Madre de Dios: 11 thousand hectares of private lands implement regenerative livestock farming

Posted on 13 November 2023
In 2022, more than 144 thousand hectares were deforested in our country, an area equal to the Puno region, according to the MAAP Deforestation Report in 2022. Two of the main causes are livestock and traditional agriculture. However, these practices can be done in a sustainable way if we apply changes such as the efficient use of space, living fences, bio inputs, among other activities that also contribute to the conservation of the forest.
“It is clear that economic activities are not going to stop, but the way they are developed must change. 4 years ago, the Alliance for Regenerative Livestock in the Peruvian Amazon (AGRAP) was founded. Currently, 250 families have improved their life quality and now they promote the regeneration of the forest and the health of livestock with an environmentally friendly methodology at the same time” explains Karina Salas, Forest Officer of WWF Peru.
The results are encouraging, 11 thousand hectares of private properties now implement regenerative livestock farming.

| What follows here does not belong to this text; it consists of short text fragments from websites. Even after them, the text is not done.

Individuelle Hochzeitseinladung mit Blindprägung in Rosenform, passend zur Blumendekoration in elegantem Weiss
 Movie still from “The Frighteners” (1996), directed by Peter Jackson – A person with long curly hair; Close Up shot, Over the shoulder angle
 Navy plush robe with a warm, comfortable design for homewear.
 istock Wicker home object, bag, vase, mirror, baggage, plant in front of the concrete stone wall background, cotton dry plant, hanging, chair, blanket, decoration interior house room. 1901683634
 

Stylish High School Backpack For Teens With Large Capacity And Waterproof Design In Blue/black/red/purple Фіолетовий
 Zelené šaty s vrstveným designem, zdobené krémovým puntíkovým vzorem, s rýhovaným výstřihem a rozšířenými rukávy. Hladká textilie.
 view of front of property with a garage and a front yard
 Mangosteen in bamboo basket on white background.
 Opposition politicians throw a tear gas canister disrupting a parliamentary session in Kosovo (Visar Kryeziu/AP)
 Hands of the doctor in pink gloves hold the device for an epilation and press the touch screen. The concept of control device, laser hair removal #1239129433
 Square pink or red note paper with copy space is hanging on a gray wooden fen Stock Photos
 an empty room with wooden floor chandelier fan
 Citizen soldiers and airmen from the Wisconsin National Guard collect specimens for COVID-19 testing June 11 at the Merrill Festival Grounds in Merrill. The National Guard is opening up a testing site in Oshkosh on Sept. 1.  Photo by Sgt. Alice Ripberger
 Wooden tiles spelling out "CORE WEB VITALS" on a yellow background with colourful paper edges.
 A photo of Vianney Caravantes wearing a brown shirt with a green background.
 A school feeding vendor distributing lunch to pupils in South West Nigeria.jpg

This methodology has been taught to 400 ranchers in the field schools developed by WWF Peru. Also, bioinputs, rotational and silvopastoral systems are beginning to be taught from rancher to rancher. Another important achievement is the extension of this methodology to Oxapampa; 15 producers have joined the change, expanding the methodology.
An idea that began by teaching how to make low-cost bioinputs has become a tool to reduce forest deforestation on private lands. Also, now Madre de Dios have new leaders with high technical knowledge, building strong capacities of the livestock associations and continuing the advocacy to strengthen their activities as a sector.
“I feel happy every time I can share with people who want to listen. I'm trying to quit the traditional idea of ​​ranching. If we could change everyone it would be ideal to achieve radical change and stop deforestation. Many ranchers still do not believe, but when the dry season arrives they realize that it works and I see how little by little they begin to implement regenerative livestock farming practices,” says Luciano Cardozo, a field school student who today shares his experience with other ranchers in different regions of Peru.
The main courses for this period in the field schools were: leadership, empowerment, public speaking, assertive communication, associativity and cooperativism. Those were applied by the ranchers in the Tropical Livestock Farming Seminary and the Expoamazónica Agriculture and Livestock Farming forum, spaces where ranchers told their experiences and inspired others to use this methodology, with women and young people being the main protagonists.
The future of the regenerative livestock farming in Peru
“The process continues, we expect to apply cooperativism and associativity with a local network that could make it possible to find the necessary inputs to apply regenerative livestock farming in an easy and timely manner. The supply chain is improved and at the same time ranchers have more chances to offer their inputs,” Karina added.
Although the economic and environmental benefit is visible, the most significant change is the change in rancher's mindset. They have become an example to follow by developing sustainable habits such as not burning garbage or soils intended for agriculture, they understand the relationship between climate change with traditional activities and see the value of the forest, they are so empowered that they will soon begin reforestation campaigns.